Most notoriously, he signed off on the execution of Karla Faye Tucker, whose plea for a commutation to life imprisonment had drawn international support, including from Pope John Paul II. Bush, who has claimed wonders for his own religious conversion, dismissed hers indifferently and privately mocked her appeal for clemency as if it was a sour joke.
Now, building on that humane foundation, Bush has vetoed legislation that would have barred the CIA from using "harsh" interrogation methods. "Harsh" is a euphemism for torture, including waterboarding, the near-drowning which has been recognized as torture ever since its popularity with the Inquisition and which, until Bush, had been prosecuted in this country as the crime it obviously is.
The legislation would have held the CIA to interrogation methods approved in the U.S. Army field manual. Vetoing that move, Bush places our country outside international law, in effect discarding our treaty commitments under the Geneva Conventions.
Bush rejected the FBI's testimony that torture is unnecessary and often counterproductive and ignored the warning from Gen. David Petraeus that waterboarding and - here comes another euphemism - other interrogation "enchancements" put American POWs at heightened risk.
Announcing his veto, the president snubbed the firm stand against torture taken by the man he had embraced just hours earlier as his favored successor, Sen. John McCain.
Bush claims torture has prevented numerous terrorist attacks, but the chairman of the Senate Intelligence Committee, Jay Rockefeller of West Virginia, says he has never heard of such an instance.
With this veto, Bush makes it clear that, beyond just scrambling to justify past lapses into torture after the fact, he emphatically wants torture to be cemented as national policy. Doing so, he adds a lurid extrusion to his astonishing claim that presidents, as commanders in chief, are beyond any control by Congress.
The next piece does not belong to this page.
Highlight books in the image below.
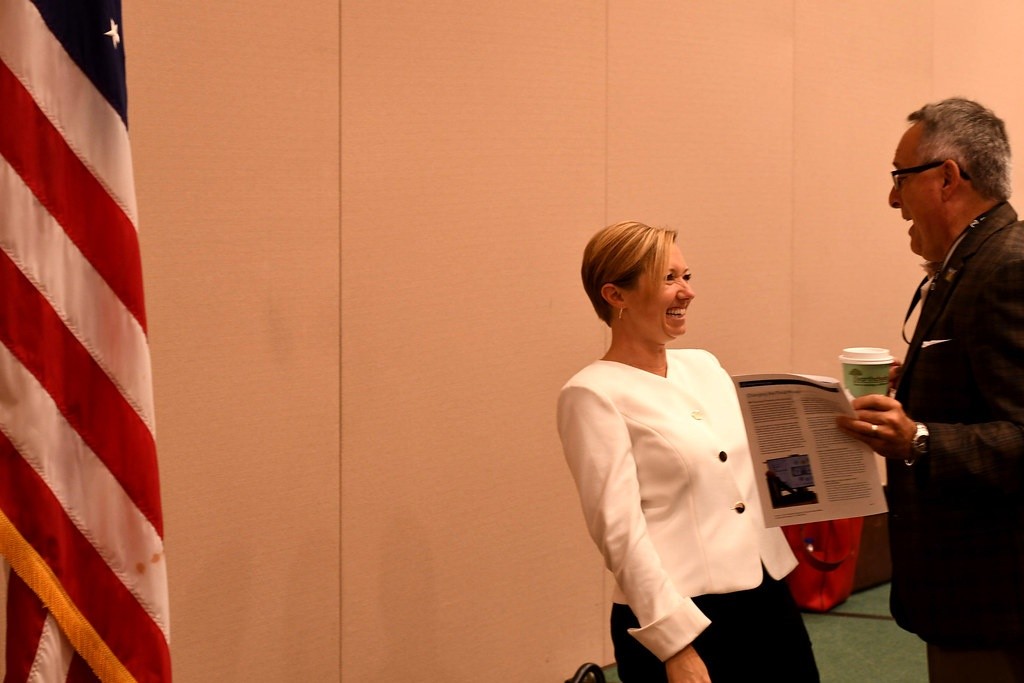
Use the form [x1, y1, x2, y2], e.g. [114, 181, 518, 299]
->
[728, 374, 888, 528]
To champion torture, Bush has revolted allies and estranged them, thus compromising our options for their cooperation in intelligence, and he has ceded the high ground to moral claimants whose crowed indignation is often sly and tendentious but corrosive to our interests even so.
And most crucially, he has betrayed this country and its best values. We've never claimed to be perfect but neither, up until now, have we ever claimed a right to be evil.
Tom Teepen is a columnist for Cox Newspapers. He is based in Atlanta.